▶ **To do**:
Transcribe the lines between the one holding "MERCEDES COMPRESSOR AIR" and the one holding "Volkswagen Tiguan Life", inclusive, and leave the pictures out of your answer.

▶ **Data under study**:

Content starts

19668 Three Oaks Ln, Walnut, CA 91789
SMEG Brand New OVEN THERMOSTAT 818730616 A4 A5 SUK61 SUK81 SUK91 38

Content ends
Content starts

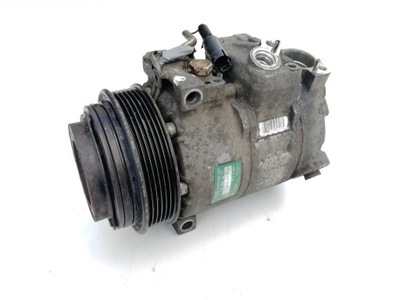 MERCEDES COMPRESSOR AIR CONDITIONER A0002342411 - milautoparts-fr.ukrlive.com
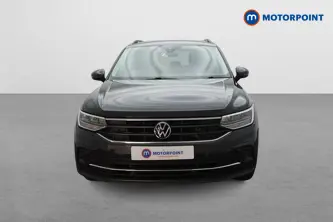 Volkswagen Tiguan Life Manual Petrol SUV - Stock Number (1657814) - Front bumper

Content ends
Content starts

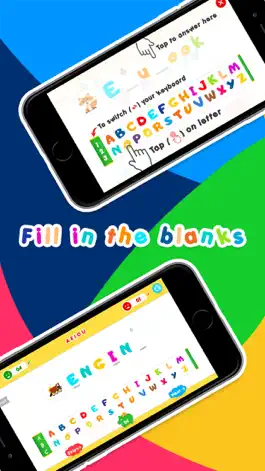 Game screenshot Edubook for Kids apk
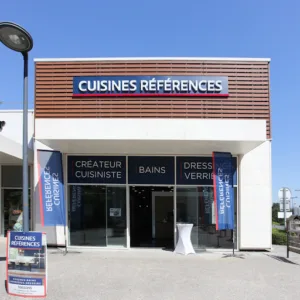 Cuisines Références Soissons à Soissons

Content ends

▶ **Result of the exercise**:
 MERCEDES COMPRESSOR AIR CONDITIONER A0002342411 - milautoparts-fr.ukrlive.com
 Volkswagen Tiguan Life Manual Petrol SUV - Stock Number (1657814) - Front bumper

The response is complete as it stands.